Una tarde soleada de mayo, Leonardo Fernández, quizá – o sin
quizá – el último pintor malagueño seguidor de la Escuela Malagueña del XIX, me
respondía a una pregunta. Maestro, ¿por qué el agua es una constante en tu
obra? “Porque era lo primero que escuchaba al despertarme cada mañana: caía
sobre el lebrillo, en el patio de mi casa”. Pero no es tampoco ese patio.
Si se pone la radio, se abre un periódico o se ve un
telediario… Entonces sí que tenemos idea de otro patio. ¿Patio? ¿Y si a ese
patio le cambiamos el nombre y lo llamamos gallinero? ¡Dios que totum
revolutum! No se pueden clavar más espolones al adversario ni decir más tonterías, más sandeces, más ofensas… y todas
ensartadas como en una ristra. Por favor, no piense usted en eso; no, que
todos, no son, aunque algunos sí.
En los años setenta por España corrió un aire fresco que se
llamó Transición. Era un aire de ilusión, de cambio hacia algo bueno que
sabíamos que iba a venir. Jarcha cantó
sus “Bienaventuranzas”: “Bienaventurados madre / los políticos de oficio / que
trabajan para el pueblo / si ello les da beneficio”…

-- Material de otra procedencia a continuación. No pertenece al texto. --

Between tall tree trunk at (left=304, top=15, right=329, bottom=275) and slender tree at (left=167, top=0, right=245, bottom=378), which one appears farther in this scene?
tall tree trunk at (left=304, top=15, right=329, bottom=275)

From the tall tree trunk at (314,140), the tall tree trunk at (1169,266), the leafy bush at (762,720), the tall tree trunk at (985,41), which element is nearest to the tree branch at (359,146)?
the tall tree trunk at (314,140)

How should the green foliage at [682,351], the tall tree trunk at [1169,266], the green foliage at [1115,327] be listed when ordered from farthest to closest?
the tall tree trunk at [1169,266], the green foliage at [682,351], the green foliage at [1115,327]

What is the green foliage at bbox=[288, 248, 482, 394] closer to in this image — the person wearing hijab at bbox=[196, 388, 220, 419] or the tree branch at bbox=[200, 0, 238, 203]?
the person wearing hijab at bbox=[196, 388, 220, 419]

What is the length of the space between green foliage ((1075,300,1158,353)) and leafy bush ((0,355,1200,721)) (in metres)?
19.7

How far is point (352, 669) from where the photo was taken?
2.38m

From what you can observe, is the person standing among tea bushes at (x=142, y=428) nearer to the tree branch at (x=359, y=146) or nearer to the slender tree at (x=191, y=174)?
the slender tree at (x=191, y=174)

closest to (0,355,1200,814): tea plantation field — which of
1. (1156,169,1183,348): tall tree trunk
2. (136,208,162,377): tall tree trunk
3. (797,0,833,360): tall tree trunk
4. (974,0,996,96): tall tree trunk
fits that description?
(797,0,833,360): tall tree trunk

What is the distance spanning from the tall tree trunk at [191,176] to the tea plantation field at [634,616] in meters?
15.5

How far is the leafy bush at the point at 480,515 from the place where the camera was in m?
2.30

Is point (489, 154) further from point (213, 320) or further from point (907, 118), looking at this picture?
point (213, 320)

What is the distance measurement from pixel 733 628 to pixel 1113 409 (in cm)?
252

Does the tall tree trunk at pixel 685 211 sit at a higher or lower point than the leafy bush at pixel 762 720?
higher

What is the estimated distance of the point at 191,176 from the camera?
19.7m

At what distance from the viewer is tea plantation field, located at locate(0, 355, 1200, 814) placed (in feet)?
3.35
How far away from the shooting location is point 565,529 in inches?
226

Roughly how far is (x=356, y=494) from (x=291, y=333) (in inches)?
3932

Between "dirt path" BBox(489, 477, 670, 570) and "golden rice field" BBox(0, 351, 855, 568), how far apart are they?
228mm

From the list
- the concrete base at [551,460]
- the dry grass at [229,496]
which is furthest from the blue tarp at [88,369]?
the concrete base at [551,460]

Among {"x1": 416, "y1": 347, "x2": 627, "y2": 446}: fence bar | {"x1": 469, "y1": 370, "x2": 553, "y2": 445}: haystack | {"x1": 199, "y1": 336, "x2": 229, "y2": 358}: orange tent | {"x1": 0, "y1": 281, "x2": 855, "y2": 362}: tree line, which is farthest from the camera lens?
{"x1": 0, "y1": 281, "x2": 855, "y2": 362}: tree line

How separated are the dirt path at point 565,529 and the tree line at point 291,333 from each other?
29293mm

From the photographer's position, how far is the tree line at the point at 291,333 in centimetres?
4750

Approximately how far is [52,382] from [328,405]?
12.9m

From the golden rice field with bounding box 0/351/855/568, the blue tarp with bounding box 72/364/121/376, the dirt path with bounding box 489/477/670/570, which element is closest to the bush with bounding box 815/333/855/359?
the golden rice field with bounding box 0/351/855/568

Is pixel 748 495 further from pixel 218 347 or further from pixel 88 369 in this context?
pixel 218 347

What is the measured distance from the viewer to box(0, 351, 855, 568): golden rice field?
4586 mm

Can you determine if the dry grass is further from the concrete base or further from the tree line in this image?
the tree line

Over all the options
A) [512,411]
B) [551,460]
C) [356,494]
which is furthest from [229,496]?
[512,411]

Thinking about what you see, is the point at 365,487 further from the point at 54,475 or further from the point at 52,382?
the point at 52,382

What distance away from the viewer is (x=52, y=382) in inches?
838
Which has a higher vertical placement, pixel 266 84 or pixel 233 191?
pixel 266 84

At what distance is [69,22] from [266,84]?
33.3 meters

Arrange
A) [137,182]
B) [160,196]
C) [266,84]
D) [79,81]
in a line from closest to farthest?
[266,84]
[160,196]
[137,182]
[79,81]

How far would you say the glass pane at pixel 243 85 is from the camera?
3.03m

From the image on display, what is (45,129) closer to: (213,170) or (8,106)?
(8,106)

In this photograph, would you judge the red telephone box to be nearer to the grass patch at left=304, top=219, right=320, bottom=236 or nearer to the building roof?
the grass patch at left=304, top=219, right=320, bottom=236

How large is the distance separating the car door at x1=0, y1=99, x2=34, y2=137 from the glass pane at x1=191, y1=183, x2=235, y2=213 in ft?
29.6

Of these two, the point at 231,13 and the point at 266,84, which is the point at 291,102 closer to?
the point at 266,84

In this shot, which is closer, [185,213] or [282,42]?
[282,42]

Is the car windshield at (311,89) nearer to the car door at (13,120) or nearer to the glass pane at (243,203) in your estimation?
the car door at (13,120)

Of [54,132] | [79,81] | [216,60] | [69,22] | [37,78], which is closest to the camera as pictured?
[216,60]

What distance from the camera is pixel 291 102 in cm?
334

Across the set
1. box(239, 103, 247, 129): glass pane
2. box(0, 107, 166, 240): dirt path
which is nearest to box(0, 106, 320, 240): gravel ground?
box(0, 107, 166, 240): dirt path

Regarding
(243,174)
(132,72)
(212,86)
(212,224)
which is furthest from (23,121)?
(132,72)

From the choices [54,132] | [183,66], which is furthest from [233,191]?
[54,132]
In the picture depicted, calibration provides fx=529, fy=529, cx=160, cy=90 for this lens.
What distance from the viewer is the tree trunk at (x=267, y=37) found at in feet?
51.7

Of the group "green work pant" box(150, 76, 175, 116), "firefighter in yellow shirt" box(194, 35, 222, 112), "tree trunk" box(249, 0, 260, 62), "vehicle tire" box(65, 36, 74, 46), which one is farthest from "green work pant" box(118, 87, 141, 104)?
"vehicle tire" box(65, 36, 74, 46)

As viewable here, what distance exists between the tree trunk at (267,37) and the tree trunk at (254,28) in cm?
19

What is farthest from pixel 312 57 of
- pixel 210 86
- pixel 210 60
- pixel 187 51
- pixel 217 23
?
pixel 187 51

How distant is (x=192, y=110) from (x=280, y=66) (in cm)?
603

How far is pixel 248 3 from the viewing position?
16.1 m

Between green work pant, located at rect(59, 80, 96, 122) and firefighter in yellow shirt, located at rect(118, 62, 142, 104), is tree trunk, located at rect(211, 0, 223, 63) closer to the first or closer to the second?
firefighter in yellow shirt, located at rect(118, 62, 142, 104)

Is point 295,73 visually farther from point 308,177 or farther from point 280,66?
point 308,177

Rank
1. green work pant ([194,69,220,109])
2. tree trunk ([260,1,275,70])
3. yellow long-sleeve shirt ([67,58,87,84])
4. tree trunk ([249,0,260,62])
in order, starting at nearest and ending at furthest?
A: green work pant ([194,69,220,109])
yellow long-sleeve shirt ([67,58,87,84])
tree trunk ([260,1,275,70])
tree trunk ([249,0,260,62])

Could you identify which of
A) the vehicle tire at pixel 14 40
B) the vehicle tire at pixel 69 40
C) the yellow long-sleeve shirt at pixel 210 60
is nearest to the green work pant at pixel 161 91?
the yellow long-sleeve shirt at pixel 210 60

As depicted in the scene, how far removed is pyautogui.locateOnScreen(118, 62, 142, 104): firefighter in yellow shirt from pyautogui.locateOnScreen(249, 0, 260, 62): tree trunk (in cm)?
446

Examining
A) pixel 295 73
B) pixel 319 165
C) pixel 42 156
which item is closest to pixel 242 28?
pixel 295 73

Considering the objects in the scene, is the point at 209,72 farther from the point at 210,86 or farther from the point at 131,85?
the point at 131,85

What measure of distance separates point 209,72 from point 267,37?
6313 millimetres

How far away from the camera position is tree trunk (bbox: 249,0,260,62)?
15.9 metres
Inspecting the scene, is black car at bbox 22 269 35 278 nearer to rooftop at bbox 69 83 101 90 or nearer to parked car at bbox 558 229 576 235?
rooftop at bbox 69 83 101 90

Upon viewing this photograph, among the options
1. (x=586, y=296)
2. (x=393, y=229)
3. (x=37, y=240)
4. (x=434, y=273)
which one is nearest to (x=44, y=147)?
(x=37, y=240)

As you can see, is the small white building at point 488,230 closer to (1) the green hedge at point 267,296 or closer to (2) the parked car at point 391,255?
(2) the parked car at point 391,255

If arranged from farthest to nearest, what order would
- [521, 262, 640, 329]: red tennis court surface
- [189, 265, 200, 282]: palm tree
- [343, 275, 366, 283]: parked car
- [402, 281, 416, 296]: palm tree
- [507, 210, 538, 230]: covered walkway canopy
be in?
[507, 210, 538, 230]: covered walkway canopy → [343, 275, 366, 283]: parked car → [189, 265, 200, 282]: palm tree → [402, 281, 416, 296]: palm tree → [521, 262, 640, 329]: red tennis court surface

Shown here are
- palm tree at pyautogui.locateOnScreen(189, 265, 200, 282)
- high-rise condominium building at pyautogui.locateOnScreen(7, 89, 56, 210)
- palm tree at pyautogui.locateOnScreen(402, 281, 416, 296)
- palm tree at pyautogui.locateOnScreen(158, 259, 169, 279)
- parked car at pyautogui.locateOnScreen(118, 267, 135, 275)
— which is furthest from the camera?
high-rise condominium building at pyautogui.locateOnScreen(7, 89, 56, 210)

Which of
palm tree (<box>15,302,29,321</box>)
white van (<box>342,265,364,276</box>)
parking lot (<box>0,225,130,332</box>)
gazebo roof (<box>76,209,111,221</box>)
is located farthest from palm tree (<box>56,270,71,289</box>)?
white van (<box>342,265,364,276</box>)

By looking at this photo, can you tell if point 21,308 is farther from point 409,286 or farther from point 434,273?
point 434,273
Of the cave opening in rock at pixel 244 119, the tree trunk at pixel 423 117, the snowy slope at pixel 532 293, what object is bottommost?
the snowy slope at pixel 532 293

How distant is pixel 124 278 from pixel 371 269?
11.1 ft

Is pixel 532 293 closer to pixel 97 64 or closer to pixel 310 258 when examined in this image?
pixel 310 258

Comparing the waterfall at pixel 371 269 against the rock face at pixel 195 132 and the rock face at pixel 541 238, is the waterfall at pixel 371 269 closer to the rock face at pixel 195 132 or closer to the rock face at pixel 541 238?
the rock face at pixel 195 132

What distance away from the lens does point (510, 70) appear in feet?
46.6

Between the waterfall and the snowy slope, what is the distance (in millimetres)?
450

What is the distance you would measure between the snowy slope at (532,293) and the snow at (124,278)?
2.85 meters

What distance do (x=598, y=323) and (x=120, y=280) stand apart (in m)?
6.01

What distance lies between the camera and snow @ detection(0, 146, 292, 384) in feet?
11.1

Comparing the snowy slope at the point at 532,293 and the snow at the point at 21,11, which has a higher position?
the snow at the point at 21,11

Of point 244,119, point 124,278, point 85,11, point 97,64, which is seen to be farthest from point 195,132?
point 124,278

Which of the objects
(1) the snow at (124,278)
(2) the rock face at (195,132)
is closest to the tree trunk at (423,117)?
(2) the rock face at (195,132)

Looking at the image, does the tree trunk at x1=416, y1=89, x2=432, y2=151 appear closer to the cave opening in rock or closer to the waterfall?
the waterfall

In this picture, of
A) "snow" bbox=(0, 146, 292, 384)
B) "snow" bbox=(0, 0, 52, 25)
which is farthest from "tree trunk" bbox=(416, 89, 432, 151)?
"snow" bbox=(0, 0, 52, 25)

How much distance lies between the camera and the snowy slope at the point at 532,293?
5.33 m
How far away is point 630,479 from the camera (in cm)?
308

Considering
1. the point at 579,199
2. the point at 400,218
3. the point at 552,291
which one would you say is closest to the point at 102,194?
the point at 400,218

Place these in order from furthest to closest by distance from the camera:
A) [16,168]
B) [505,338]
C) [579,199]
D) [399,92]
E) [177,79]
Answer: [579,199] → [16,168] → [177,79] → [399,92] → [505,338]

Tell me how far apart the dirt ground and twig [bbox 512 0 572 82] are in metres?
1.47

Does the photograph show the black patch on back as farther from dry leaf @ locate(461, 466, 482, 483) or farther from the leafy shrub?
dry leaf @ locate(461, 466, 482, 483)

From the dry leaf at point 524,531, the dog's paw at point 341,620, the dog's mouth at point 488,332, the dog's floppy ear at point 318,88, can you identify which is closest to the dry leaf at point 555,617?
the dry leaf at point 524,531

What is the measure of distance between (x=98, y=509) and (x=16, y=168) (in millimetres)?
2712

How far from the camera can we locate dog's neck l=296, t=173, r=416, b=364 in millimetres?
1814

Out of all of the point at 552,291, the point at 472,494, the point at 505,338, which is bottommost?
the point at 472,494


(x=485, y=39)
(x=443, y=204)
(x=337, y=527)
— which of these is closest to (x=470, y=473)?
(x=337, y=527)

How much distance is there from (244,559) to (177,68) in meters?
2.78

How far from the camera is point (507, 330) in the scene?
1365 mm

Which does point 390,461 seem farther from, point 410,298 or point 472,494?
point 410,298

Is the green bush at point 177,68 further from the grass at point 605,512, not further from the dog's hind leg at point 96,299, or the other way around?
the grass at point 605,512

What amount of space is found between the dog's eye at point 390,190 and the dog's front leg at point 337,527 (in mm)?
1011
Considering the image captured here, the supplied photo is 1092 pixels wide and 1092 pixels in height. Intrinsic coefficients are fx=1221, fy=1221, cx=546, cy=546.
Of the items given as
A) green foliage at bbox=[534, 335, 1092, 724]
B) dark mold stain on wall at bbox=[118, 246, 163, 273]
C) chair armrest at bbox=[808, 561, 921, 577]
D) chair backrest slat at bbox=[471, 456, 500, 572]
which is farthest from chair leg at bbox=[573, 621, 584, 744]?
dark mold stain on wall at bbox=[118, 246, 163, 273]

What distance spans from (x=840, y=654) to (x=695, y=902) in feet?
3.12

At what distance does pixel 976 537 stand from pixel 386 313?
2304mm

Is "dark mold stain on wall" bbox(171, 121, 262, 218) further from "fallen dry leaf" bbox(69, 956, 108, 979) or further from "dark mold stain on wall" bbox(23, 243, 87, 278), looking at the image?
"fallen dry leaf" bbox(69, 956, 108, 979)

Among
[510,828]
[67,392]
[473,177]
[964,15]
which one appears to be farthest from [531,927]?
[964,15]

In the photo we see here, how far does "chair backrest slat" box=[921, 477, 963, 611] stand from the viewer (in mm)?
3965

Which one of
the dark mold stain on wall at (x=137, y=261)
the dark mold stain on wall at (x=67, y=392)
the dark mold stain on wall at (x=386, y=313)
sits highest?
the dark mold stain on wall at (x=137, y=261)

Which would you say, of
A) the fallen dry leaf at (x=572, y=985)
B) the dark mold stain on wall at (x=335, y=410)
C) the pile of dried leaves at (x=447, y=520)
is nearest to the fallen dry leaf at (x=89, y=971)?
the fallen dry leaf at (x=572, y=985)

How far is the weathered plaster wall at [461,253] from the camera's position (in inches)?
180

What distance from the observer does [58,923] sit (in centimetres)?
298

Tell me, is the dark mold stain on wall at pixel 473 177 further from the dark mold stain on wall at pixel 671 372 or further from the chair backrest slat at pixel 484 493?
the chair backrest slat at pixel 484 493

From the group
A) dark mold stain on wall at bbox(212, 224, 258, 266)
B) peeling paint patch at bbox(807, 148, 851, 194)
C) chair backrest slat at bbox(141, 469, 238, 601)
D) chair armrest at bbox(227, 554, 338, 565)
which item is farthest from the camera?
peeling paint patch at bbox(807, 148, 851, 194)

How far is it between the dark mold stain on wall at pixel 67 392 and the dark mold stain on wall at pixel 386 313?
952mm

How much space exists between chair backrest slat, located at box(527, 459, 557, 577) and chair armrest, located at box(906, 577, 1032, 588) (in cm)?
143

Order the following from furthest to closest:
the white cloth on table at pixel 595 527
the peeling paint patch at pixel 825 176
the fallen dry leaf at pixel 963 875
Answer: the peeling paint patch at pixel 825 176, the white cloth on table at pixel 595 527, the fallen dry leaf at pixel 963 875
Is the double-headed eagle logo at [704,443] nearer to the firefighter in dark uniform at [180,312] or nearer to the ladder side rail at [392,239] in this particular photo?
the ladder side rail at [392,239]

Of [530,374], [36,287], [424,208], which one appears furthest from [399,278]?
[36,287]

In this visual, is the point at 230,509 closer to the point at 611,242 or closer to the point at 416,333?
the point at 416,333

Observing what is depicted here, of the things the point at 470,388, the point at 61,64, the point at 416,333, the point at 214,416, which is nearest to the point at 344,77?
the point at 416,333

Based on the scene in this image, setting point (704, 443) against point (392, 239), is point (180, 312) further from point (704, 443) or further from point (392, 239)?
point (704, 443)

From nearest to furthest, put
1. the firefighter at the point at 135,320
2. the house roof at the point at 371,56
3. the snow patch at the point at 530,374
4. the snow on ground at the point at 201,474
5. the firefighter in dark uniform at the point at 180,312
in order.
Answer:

Se adelantaron unos años. Nunca pensamos que el patio
llegaría a donde ha llegado. A la mediocridad – algunos - han unido la desvergüenza, le dan patadas al
lenguaje y meten las manos hasta en los boquetes de las ratas. Aunque, de verdad,
nunca sabremos quién es más rata, si las de dentro o las de fuera.